◆ Provided text
★ ★ ★ ★ ★ ★ ★
Dengue and the Eye

Eye Health

By Dr S.S. Gill

Dengue fever has reached an alarming level in Malaysia with health warnings and notices by the Ministry of Health being issued almost daily in the last few months, to the point that nowadays there are even banners put up in residential areas warning people of dengue and its dangers.

It is common knowledge that the infection is spread by the mosquito and to be more precise the Aedes aegypti one. The illness starts acutely with general symptoms of fever, headache, pain behind the eyeballs especially when the eyeballs move, severe muscle and joint ache along with exhaustion. Hence, it is often called “breakbone fever” because of the severity of muscle and joint ache.

Dengue Haemorrhagic Fever is the more severe variety that results in internal bleeding that occurs everywhere from the skin (forming a characteristic rash of bleeding under the skin called petechiae), bleeding into the brain, gut, nose and gums of the teeth.
★ ★ ★ ★ ★ ★ ★
◆ Provided data

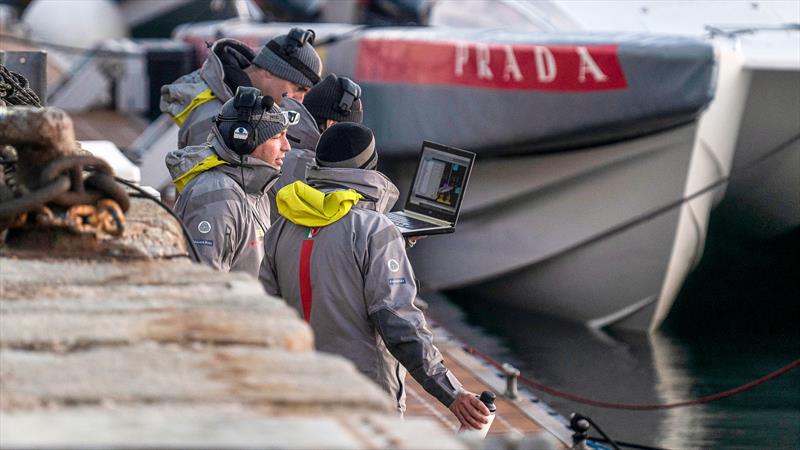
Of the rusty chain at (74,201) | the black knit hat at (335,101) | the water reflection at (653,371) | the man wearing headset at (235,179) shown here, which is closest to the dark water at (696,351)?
★ ★ ★ ★ ★ ★ ★
◆ Exercise requirements
1 > According to the dengue article, why is the illness often called "breakbone fever"?
2 > Translate this sentence from the dengue article into Spanish: "It is common knowledge that the infection is spread by the mosquito and to be more precise the Aedes aegypti one."
3 > Resume the article on dengue and the eye after its last sentence, keeping its tone and style.

◆ Responses for each task
1 > It is called that because of the severity of muscle and joint ache.

2 > Es de conocimiento común que la infección se transmite por el mosquito y, para ser más precisos, por el Aedes aegypti.

3 >
The most severe form is called Dengue Shock Syndrome. This is the most life threatening. There are currently four different serotypes of dengue, which means there are four different ‘cousins’ amongst the virus. An attack of dengue from one virus serotype gives you a lifetime immunity to that one serotype only.


There is a broad spectrum of eye features that may occur. They are:

MACULAR OEDEMA: A swelling at the central portion of the retina (nerve centre). The person may see a dark patch in the centre of their vision (central scotoma).

MACULAR HAEMORRHAGE: Is a bleeding that occurs in the same area of the retina. This too may result in a similar symptom as Macular Oedema, albeit more severe.

VASCULITIS: Inflammation of the small vessels at the back of the eye (retina). The vision is most affected if the vasculitis is adjacent to the macular area.

ANTERIOR UVEITIS: This is inflammation in the pigmented part of the eye resulting in features of photophobia (inability to tolerate light) and also blurring vision.

EXUDATIVE RETINAL DETACHMENT: Thankfully, this is not that common as the first three. Should this occur, treatment is not the same as retinal detachment due to a retinal tear.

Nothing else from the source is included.